Tested against these two factors, we hold, as noted above, that a Colorado state law bad faith cause of action against an ERISA provider is expressly preempted. In order to be characterized as a state law “regulating insurance,” the law must not “just have an impact on the insurance industry” but must be “specifically directed toward that industry.” Pilot Life, 481 U.S. at 50, 107 S.Ct. 1549. Stated otherwise, the state law must “home[ ] in on the insurance industry.” Ward, 526 U.S. at 368, 119 S.Ct. 1380.

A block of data
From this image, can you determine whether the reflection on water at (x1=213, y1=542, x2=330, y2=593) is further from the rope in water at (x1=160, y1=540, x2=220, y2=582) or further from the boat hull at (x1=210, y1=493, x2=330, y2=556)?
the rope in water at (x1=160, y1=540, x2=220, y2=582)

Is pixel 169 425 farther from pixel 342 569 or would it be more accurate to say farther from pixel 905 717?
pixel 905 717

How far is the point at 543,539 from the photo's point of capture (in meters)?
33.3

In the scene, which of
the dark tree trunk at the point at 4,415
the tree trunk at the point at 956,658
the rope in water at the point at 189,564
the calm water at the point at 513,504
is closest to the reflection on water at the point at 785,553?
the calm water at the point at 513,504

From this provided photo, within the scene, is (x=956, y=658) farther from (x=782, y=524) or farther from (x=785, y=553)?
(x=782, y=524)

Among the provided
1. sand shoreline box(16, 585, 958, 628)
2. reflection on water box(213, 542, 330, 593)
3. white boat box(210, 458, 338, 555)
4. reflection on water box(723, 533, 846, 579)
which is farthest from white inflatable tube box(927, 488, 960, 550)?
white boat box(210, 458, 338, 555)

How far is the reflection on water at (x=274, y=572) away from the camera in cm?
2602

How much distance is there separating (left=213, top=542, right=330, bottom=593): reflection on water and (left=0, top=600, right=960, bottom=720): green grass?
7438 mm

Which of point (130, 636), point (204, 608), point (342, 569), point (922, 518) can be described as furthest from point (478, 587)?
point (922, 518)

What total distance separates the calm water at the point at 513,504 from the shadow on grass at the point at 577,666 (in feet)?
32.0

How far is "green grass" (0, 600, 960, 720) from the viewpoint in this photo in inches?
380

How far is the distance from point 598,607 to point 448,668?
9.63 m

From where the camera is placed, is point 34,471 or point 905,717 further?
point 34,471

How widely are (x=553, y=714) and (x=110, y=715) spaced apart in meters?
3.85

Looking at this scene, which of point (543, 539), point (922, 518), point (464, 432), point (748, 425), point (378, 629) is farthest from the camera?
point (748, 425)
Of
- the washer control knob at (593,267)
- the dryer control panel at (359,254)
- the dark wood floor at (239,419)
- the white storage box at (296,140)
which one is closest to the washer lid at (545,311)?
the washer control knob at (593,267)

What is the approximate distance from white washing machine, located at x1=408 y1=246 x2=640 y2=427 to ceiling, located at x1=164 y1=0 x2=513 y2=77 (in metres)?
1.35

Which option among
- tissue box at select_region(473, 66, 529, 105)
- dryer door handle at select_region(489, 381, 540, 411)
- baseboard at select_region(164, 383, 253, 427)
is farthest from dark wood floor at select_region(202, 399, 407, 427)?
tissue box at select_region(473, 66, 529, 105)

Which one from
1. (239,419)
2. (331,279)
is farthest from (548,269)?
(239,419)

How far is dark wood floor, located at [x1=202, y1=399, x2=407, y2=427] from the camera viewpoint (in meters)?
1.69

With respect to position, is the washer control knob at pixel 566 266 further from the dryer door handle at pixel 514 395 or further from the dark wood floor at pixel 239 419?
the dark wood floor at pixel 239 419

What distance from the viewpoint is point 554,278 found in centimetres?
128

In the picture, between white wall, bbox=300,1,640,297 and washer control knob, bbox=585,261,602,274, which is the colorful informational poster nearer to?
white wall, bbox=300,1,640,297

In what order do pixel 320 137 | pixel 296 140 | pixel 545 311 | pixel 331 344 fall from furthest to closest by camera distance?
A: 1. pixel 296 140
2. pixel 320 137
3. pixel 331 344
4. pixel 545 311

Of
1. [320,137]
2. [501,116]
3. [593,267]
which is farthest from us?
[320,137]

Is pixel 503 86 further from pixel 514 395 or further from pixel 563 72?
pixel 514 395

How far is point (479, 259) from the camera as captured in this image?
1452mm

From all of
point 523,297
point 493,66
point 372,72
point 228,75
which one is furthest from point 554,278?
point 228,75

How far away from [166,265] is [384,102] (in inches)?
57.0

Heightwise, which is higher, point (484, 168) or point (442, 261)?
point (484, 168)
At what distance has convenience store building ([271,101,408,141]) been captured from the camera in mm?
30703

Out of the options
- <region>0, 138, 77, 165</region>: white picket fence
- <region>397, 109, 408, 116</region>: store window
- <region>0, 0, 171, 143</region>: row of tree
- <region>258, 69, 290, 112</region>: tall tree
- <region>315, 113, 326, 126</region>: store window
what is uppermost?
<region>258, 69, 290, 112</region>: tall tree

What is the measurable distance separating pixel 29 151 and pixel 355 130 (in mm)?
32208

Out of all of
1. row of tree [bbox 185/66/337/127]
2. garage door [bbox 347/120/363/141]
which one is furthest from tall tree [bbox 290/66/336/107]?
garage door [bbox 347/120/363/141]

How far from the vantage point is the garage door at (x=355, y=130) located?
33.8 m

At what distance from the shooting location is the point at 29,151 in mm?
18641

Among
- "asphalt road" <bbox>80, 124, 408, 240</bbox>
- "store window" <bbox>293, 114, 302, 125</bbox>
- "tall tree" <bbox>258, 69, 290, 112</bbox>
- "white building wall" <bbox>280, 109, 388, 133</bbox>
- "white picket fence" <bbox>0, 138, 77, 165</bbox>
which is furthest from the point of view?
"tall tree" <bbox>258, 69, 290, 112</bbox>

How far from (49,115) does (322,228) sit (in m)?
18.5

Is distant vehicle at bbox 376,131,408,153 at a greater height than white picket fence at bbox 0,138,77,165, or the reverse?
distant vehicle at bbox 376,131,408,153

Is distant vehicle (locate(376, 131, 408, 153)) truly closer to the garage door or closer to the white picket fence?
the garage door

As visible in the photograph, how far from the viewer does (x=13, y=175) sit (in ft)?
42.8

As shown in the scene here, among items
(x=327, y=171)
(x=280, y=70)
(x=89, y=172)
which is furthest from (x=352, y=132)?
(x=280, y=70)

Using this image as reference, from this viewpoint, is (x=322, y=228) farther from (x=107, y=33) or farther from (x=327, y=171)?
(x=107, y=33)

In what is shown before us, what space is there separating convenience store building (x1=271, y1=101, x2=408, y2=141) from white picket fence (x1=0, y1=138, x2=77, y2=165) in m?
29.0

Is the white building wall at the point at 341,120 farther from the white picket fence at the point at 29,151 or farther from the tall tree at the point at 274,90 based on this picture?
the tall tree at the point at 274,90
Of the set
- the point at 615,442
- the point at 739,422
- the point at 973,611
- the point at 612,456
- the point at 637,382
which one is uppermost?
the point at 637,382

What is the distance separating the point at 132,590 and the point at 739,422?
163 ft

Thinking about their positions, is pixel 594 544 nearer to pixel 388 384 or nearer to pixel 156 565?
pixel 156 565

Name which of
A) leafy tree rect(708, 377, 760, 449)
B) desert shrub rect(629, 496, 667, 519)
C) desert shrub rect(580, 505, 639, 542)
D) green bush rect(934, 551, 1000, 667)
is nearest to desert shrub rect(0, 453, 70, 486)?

WRITTEN EXERCISE 1 =
Copy everything in the ERISA preemption passage from "Tested against these" down to "119 S.Ct. 1380.".
WRITTEN EXERCISE 2 =
In the ERISA preemption passage, what does it say a state law must be specifically directed toward to count as regulating insurance?

EXERCISE RESPONSE 1 =
Tested against these two factors, we hold, as noted above, that a Colorado state law bad faith cause of action against an ERISA provider is expressly preempted. In order to be characterized as a state law “regulating insurance,” the law must not “just have an impact on the insurance industry” but must be “specifically directed toward that industry.” Pilot Life, 481 U.S. at 50, 107 S.Ct. 1549. Stated otherwise, the state law must “home[ ] in on the insurance industry.” Ward, 526 U.S. at 368, 119 S.Ct. 1380.

EXERCISE RESPONSE 2 =
The insurance industry.